- SET TASK -
Pick out every line of the records below that contains the word "lemon", and copy each one in full.

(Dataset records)
******

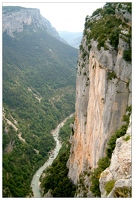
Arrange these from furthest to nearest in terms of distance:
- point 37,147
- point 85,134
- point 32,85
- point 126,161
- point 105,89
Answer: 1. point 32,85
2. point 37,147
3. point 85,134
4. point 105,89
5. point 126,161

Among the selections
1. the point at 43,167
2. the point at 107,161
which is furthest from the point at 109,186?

******

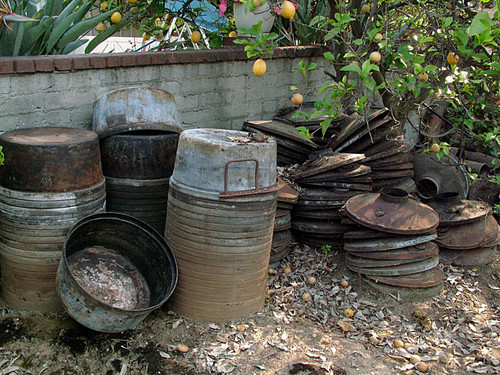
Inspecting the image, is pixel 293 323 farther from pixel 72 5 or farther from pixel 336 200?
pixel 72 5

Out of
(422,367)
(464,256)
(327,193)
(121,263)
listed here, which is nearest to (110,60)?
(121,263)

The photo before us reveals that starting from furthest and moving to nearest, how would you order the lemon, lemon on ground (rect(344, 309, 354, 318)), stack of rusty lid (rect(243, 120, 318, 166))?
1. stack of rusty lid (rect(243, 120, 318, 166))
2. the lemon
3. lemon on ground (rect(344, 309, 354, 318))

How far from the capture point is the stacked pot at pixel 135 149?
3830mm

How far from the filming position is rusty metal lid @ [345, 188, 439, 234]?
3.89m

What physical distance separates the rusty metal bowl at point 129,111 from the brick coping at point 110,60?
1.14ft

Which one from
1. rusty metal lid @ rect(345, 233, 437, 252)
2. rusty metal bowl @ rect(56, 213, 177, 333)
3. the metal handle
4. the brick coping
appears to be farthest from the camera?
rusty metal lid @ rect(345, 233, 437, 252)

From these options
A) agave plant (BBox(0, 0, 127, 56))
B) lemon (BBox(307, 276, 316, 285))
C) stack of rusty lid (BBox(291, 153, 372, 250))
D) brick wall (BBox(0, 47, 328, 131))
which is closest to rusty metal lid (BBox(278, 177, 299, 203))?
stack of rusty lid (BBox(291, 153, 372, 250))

******

- SOLUTION FOR THIS EXERCISE -
The photo before us reveals that starting from furthest and moving to nearest, how would you order the lemon, lemon on ground (rect(344, 309, 354, 318)), stack of rusty lid (rect(243, 120, 318, 166))?
2. the lemon
3. lemon on ground (rect(344, 309, 354, 318))
B) lemon (BBox(307, 276, 316, 285))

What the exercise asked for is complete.